Malawi Suspends Anti-LGBT Law
July 18, 2014 by HRC staff
Post submitted by Yushuang Sun, HRC Global Engagement Intern
The Malawian government has announced that it has suspended enforcement of laws that criminalize consensual same-sex conduct, according to the Malawian newspaper Nyasa Times.
Malawi’s Secretary for Justice and Solicitor General Janet Chikaya-Banda told the United Nations Human Rights Committee in Geneva last Wednesday that the police had already been ordered to stop arresting people who engage in same-sex sexual activity.
Homosexuality is illegal in Malawi and carries a maximum sentence of 14 years in prison with forced hard labor. This law has been on hold since 2012 due to the lack of state funding for imprisonment.
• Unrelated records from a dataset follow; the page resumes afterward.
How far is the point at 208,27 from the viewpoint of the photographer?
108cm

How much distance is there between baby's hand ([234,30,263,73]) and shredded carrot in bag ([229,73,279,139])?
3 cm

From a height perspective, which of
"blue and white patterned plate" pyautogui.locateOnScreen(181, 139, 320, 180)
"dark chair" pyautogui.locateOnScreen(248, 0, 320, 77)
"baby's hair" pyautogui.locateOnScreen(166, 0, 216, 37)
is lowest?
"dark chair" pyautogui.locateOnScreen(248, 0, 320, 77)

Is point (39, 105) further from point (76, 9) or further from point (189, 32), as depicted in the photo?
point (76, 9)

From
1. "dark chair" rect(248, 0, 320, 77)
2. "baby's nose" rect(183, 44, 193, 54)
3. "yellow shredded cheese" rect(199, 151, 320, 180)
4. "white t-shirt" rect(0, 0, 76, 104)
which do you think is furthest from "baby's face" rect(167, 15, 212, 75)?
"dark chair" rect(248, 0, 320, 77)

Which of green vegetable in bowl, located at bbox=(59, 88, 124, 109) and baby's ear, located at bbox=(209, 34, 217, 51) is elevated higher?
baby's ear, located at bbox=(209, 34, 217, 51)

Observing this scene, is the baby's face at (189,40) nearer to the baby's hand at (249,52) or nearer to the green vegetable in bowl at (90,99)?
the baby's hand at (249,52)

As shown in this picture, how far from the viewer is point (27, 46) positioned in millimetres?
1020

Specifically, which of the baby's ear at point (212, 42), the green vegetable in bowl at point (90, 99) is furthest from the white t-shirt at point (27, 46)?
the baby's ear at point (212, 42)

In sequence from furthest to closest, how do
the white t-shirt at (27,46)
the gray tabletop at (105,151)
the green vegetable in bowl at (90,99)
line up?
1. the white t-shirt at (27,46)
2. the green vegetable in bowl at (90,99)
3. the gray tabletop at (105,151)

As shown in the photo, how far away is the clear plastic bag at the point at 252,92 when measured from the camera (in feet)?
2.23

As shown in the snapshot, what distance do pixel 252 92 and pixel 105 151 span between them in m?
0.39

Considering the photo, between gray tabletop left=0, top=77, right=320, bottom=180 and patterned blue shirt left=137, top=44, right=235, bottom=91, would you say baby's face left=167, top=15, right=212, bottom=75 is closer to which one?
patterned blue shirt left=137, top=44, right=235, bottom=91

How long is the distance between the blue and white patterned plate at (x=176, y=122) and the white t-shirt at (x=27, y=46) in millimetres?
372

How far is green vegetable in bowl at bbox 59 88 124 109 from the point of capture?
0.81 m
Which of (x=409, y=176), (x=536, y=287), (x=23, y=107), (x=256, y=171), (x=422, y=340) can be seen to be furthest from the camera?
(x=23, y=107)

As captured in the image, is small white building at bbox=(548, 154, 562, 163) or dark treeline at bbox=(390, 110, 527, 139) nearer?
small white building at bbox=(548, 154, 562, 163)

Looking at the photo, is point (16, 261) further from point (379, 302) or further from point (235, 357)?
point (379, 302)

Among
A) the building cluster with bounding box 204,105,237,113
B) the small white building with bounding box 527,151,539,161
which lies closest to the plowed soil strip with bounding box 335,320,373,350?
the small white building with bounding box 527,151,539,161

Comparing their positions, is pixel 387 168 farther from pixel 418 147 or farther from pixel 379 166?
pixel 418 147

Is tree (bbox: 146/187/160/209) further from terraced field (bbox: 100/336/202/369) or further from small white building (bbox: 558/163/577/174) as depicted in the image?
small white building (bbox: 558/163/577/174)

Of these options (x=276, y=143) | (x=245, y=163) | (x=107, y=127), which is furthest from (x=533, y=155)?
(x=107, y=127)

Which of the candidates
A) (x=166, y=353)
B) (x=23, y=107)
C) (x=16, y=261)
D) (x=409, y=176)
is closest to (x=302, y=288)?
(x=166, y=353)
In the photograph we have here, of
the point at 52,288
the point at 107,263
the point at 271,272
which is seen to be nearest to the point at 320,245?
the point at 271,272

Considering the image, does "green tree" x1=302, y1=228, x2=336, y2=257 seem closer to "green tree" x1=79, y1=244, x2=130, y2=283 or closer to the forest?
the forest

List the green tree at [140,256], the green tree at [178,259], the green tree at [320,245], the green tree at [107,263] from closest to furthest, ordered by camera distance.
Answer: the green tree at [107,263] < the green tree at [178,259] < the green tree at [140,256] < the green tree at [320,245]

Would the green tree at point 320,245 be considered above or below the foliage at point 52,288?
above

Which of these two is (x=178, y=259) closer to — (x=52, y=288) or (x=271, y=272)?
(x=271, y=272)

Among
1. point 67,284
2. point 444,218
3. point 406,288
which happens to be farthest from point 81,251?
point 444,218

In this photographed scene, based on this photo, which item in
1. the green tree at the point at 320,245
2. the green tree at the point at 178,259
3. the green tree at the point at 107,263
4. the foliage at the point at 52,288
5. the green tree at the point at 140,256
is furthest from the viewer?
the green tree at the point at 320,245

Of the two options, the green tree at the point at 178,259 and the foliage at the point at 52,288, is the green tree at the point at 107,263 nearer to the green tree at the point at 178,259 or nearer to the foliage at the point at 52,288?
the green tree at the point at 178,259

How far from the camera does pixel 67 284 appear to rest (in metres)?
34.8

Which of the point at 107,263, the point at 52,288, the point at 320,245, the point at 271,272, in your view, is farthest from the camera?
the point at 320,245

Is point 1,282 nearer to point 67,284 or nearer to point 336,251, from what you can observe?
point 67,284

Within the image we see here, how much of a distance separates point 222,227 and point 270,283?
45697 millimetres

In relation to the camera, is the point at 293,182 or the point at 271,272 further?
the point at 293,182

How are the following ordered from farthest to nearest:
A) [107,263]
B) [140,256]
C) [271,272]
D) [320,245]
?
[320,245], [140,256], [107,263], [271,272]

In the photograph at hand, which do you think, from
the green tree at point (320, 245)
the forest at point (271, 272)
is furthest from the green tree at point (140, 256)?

In November 2013, the Malawi High Court decided to review the constitutionality of the nation’s ban on homosexual intercourse.
The question of decriminalization of homosexuality in Malawi has been debated since former President Joyce Banda took office in 2012. She called for repealing the penal code but later told international reporters that the country might not be prepared for such a change. The suspension of the anti-LGBT law has been opposed by some religious figures arguing that homosexuality is alien to the Malawian culture.
Malawi received international attention in 2009 when two men were arrested and sentenced to 14 years in jail for declaring their union with a traditional ceremony. They were later pardoned by the late President Bingu wa Mutharika after an international outcry, which included notable voices like former Secretary of State Hillary Clinton and Madonna.